Elle est dévote, donc inépuisable, la
dette des vassaux de leur salut à leurs
saints convertisseurs. De plus, la
religion enseigne que la reconnaissance
de type apostolique se grave dans le
capital psychogénétique des fidèles et
que la coulée des siècles rend
héréditaire la dette originelle. Que
va-t-il advenir d'un animal crucifié par
un créancier auquel son ciel sert de
gibet éternel sur lequel clouer sa
victoire. Un supplice vieilli sur une
potence imputrescible nous rappelle que
nous sommes des débiteurs condamnés à
plier à jamais l'échine sous le
tranchant d'une gratitude en acier
trempé.

▶ **Données extraites**:

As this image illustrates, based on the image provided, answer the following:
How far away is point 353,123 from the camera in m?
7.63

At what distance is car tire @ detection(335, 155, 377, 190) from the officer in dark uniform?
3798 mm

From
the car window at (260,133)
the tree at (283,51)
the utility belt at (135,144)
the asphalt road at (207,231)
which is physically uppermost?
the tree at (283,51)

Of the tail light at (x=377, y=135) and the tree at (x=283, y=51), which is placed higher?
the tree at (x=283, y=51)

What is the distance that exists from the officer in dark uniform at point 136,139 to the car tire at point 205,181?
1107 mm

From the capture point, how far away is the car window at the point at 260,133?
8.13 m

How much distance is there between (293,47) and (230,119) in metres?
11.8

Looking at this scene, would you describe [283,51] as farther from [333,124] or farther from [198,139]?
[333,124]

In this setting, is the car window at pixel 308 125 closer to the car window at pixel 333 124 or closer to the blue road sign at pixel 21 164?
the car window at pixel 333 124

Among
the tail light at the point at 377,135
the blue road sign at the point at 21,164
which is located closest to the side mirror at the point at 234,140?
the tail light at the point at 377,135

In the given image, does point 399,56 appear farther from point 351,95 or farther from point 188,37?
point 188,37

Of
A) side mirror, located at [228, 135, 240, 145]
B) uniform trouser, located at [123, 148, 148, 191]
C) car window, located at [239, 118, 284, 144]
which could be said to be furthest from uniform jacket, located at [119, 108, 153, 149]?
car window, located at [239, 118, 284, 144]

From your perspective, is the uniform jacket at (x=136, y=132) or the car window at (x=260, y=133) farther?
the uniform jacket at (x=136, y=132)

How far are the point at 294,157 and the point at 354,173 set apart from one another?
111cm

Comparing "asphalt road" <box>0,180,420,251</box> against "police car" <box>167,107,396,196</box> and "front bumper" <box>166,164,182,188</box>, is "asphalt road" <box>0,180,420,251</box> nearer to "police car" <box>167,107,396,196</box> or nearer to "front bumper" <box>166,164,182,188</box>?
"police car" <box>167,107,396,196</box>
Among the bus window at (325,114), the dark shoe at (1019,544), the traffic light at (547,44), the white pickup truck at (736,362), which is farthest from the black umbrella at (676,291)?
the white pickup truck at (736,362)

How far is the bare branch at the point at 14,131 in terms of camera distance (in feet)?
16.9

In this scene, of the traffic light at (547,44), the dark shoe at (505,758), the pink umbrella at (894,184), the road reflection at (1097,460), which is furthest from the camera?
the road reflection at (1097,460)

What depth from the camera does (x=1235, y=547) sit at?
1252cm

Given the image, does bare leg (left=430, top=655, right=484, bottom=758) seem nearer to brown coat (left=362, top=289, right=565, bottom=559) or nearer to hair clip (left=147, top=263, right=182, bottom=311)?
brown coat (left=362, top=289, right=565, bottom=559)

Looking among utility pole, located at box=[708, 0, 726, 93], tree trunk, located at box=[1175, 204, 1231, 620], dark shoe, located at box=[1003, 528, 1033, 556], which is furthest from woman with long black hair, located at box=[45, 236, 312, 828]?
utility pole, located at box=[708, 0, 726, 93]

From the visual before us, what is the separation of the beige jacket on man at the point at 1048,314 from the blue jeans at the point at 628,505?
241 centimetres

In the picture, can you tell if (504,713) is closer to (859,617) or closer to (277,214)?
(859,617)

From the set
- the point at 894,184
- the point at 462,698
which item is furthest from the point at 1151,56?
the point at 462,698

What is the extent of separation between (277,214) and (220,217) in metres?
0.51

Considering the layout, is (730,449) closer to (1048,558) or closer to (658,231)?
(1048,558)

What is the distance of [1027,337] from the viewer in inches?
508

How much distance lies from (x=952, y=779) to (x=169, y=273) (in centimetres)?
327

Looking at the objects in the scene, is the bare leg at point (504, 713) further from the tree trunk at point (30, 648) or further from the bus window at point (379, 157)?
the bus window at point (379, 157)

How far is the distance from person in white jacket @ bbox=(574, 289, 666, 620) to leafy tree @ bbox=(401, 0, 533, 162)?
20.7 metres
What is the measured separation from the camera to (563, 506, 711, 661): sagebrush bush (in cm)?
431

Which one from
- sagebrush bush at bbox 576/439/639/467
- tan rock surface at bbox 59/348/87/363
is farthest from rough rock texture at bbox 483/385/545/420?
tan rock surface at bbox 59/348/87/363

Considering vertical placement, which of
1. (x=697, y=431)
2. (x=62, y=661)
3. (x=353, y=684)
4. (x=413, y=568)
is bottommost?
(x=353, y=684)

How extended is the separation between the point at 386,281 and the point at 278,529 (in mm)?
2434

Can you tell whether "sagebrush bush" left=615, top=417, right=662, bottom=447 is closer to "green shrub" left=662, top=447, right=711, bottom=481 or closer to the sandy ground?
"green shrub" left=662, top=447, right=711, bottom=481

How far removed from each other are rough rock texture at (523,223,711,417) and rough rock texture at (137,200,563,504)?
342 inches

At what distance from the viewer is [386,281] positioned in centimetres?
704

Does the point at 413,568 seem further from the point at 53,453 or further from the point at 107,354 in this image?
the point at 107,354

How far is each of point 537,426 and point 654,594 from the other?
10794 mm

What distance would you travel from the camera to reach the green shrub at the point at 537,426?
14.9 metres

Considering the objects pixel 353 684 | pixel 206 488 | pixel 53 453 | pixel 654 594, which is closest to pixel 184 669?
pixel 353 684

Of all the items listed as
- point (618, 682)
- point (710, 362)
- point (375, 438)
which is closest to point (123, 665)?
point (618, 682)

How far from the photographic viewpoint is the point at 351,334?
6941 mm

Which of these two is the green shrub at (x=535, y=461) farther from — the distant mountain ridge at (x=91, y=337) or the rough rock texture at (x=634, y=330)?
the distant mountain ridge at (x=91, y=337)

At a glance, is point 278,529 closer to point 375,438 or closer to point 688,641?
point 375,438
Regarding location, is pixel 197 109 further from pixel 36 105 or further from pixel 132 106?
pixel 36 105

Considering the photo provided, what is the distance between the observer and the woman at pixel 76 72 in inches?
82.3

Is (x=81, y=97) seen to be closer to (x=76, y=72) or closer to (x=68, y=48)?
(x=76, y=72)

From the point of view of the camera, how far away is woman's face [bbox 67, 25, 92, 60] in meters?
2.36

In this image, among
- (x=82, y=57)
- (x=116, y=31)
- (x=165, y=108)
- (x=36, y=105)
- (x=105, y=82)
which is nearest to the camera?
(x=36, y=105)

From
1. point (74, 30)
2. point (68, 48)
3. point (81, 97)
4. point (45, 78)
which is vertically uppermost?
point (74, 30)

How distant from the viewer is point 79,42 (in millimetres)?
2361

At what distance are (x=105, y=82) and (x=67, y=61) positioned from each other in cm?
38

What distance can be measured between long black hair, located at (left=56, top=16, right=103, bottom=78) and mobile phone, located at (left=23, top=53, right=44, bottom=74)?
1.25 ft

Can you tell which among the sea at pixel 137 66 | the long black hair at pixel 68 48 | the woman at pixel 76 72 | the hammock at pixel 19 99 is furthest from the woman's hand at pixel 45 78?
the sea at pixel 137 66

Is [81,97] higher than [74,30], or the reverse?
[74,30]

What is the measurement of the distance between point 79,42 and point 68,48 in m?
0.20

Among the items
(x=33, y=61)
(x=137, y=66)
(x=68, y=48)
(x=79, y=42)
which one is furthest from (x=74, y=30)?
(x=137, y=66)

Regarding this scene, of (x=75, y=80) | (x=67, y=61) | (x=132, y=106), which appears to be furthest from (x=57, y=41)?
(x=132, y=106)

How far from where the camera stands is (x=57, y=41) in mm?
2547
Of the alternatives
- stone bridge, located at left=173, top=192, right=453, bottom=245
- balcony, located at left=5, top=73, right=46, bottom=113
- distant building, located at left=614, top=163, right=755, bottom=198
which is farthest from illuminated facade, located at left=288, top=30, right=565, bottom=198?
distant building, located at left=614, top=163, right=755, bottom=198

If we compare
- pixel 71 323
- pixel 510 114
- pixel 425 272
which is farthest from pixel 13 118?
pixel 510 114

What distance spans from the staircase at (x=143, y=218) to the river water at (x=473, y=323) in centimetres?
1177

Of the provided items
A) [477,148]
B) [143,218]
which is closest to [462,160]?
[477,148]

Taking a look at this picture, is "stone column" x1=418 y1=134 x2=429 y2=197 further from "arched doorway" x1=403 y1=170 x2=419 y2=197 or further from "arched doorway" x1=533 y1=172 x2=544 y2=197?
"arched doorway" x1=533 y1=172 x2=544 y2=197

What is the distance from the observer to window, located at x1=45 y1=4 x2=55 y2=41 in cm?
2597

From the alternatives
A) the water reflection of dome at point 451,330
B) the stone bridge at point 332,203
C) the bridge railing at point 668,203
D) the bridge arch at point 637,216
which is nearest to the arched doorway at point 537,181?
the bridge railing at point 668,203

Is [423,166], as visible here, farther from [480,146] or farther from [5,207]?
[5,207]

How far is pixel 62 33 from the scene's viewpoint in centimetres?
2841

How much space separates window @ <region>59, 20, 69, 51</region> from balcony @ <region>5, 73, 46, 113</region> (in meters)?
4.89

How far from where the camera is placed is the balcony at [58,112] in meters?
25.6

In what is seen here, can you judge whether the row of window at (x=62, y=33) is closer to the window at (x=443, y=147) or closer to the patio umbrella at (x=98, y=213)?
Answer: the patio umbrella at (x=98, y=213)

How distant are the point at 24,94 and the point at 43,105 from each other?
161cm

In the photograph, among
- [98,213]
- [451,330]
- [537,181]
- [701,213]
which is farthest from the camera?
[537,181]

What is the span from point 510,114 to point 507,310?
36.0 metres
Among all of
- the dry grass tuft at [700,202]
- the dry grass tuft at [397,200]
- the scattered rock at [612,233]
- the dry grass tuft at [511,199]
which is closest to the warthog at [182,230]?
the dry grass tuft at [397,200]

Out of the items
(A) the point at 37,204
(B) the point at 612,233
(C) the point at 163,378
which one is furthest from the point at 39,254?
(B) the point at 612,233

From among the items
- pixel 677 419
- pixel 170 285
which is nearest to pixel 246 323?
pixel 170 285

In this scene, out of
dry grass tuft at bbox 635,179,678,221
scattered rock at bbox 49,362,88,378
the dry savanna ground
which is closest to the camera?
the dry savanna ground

▶ **Énoncé du problème A**:
Recopiez à l'identique les lignes des enregistrements, de la ligne contenant « Among all of » jusqu'à la fin des enregistrements incluse.
▶ **Énoncé du problème B**:
Prolongez le texte sur la dette de gratitude des fidèles envers leurs convertisseurs, à partir de sa dernière phrase.

▶ **Réponse rédigée A**:
Among all of
- the dry grass tuft at [700,202]
- the dry grass tuft at [397,200]
- the scattered rock at [612,233]
- the dry grass tuft at [511,199]
which is closest to the warthog at [182,230]?
the dry grass tuft at [397,200]

Out of the items
(A) the point at 37,204
(B) the point at 612,233
(C) the point at 163,378
which one is furthest from the point at 39,254?
(B) the point at 612,233

From among the items
- pixel 677 419
- pixel 170 285
which is nearest to pixel 246 323?
pixel 170 285

In this scene, out of
dry grass tuft at bbox 635,179,678,221
scattered rock at bbox 49,362,88,378
the dry savanna ground
which is closest to the camera?
the dry savanna ground

▶ **Réponse rédigée B**:
Les garnisons d'outre-Atlantique se sont
implantées pour toujours sur notre
continent. Elles répondent au plus vieux
modèle d'incrustation d'un vainqueur
immortel sur les terres d'un vaincu
périssable. La loi du glaive est devenue
messianique, apostolique et
bénédictionnelle. Pourquoi l'espèce
simiohumaine élève-t-elle ses tombes au
rang de balance à peser le sens de l'
univers ? L'étranger enseveli dans nos
champs nous ordonne de brandir sur nos
têtes le sceptre d'un salut
vassalisateur. Mais quelles sont les
ascensions idéalement universelles et
tartuffiques qui rendent sotériologique,
eschatologique et apostolique le tribut
du sang que nous payons sans relâche à
l'Amérique depuis 1945?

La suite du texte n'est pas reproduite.